_TASK GOAL_: Identify the line in which "Of the blue" appears, then reproduce that line and all remaining lines of the records word for word.

Start of RECORD SET

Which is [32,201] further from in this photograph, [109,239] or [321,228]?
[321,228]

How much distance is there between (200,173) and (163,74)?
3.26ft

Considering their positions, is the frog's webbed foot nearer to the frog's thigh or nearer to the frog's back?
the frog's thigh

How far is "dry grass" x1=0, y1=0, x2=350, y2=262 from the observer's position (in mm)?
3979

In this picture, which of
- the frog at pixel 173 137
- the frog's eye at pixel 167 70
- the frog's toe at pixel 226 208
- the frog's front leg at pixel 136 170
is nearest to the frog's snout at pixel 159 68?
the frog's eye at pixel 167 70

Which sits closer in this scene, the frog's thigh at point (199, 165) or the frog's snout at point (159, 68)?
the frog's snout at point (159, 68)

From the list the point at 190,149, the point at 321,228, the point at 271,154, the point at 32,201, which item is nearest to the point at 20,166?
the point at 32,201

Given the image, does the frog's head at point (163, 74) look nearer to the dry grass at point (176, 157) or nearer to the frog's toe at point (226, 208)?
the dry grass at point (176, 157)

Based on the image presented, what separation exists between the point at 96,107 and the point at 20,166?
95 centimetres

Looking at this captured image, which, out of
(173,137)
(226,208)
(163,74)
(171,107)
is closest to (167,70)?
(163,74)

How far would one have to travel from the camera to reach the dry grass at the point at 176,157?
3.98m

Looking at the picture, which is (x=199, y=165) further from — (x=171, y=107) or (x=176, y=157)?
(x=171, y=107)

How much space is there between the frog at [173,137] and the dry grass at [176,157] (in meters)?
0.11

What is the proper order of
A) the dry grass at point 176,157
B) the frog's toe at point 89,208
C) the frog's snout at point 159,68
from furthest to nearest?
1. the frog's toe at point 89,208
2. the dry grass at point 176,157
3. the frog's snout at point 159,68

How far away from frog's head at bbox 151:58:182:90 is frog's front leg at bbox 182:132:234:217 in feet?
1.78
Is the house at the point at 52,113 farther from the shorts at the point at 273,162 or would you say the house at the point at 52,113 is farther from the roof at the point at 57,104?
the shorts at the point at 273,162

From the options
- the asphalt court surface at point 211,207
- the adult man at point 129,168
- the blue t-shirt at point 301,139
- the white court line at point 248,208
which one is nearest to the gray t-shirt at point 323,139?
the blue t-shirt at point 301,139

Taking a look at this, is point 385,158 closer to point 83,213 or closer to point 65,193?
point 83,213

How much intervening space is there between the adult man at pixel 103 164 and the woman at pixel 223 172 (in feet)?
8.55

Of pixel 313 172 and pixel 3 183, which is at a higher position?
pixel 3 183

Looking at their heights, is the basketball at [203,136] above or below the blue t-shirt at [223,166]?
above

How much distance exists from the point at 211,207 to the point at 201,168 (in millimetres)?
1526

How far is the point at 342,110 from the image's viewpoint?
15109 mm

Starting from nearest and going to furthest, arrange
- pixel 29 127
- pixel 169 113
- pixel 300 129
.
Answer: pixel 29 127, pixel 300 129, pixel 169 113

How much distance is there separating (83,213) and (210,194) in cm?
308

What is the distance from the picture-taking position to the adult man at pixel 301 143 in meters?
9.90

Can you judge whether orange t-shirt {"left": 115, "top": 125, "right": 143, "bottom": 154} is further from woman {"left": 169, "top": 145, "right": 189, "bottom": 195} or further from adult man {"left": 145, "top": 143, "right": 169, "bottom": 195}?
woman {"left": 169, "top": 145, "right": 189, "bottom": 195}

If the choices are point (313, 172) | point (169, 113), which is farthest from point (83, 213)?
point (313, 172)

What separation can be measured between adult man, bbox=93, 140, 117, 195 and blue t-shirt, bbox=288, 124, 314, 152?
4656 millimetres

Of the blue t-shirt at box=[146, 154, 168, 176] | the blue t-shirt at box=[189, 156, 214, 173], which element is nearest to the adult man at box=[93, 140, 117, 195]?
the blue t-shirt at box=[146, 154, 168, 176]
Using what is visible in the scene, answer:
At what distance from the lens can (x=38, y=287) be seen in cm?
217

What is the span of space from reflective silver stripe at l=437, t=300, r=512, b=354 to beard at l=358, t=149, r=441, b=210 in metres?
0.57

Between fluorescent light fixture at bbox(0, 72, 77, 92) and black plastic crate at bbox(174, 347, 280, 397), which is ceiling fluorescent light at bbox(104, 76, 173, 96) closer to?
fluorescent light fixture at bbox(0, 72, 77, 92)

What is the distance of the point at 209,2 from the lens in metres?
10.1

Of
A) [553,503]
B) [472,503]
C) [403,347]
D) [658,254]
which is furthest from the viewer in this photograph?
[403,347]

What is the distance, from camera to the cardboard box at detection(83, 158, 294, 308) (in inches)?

End of RECORD SET

_SOLUTION_:
Of the blue t-shirt at box=[146, 154, 168, 176] | the blue t-shirt at box=[189, 156, 214, 173], which element is nearest to the adult man at box=[93, 140, 117, 195]?
the blue t-shirt at box=[146, 154, 168, 176]
Using what is visible in the scene, answer:
At what distance from the lens can (x=38, y=287) be seen in cm?
217

What is the span of space from reflective silver stripe at l=437, t=300, r=512, b=354 to beard at l=358, t=149, r=441, b=210 in metres?
0.57

Between fluorescent light fixture at bbox(0, 72, 77, 92) and black plastic crate at bbox(174, 347, 280, 397), which is ceiling fluorescent light at bbox(104, 76, 173, 96) closer to?
fluorescent light fixture at bbox(0, 72, 77, 92)

What is the distance of the point at 209,2 from the lens in metres?
10.1

Of
A) [553,503]
B) [472,503]
C) [403,347]
D) [658,254]
which is furthest from the viewer in this photograph?
[403,347]

What is the distance, from camera to the cardboard box at detection(83, 158, 294, 308) (in inches)?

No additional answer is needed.